▸ Source passage
Piper could be thinking about a number of songs belted out by the throngs that packed Atlanta’s Phillips Arena, normally home to professional basketball and hockey franchises. I considered Chris Tomlin’s “Indescribable”: “All powerful, untamable, awestruck we fall to our knees as we humbly proclaim you are amazing God.” I also recalled one of my favorite songs, “Wholly Yours” by the David Crowder Band: “I am full of earth, you are heaven’s worth; I am stained with dirt, prone to depravity; you are everything that is bright and clean, the antonym of me, you are divinity.”
These songs from Passion artists illustrate the conference’s picture of a transcendent God, untamable and wholly unlike us. With intimate knowledge of our depravity, we respond by falling to our knees—actually at Passion, students are more likely to raise and wave their arms. Those physical acts of worship alone prove that these students don’t act like Baptists from previous generations. As I watched Passion, I couldn’t help but wonder, don’t many of these students attend churches where pastors sound a lot like therapists and teach that God just wants us to do good and feel good about ourselves? Some even attend churches that promise health and wealth for faithful believers. If so, why do these youths sing songs about depravity?

▸ Records supplied

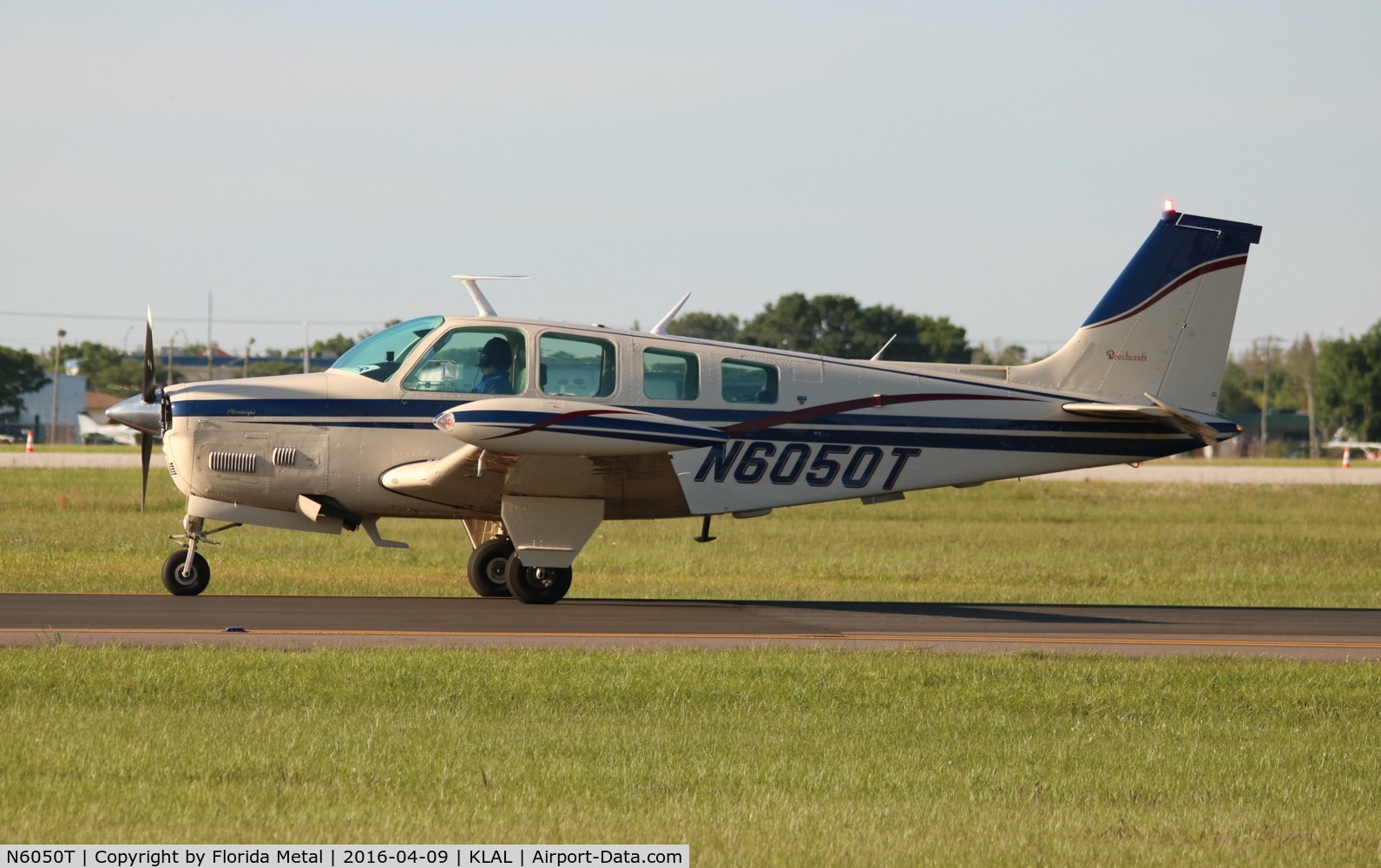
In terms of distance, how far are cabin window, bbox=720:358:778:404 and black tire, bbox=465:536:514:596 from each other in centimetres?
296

* * *

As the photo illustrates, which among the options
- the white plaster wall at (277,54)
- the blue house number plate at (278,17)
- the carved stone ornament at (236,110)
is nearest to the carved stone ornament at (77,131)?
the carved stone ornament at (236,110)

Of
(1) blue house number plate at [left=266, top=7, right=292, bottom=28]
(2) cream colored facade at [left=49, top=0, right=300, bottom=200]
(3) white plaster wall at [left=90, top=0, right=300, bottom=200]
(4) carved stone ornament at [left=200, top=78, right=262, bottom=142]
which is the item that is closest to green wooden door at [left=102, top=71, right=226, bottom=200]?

▸ Aim of the exercise
Please write out the full passage about the Passion conference word for word. Rely only on the passage about the Passion conference, not on the data.

▸ Task response
Piper could be thinking about a number of songs belted out by the throngs that packed Atlanta’s Phillips Arena, normally home to professional basketball and hockey franchises. I considered Chris Tomlin’s “Indescribable”: “All powerful, untamable, awestruck we fall to our knees as we humbly proclaim you are amazing God.” I also recalled one of my favorite songs, “Wholly Yours” by the David Crowder Band: “I am full of earth, you are heaven’s worth; I am stained with dirt, prone to depravity; you are everything that is bright and clean, the antonym of me, you are divinity.”
These songs from Passion artists illustrate the conference’s picture of a transcendent God, untamable and wholly unlike us. With intimate knowledge of our depravity, we respond by falling to our knees—actually at Passion, students are more likely to raise and wave their arms. Those physical acts of worship alone prove that these students don’t act like Baptists from previous generations. As I watched Passion, I couldn’t help but wonder, don’t many of these students attend churches where pastors sound a lot like therapists and teach that God just wants us to do good and feel good about ourselves? Some even attend churches that promise health and wealth for faithful believers. If so, why do these youths sing songs about depravity?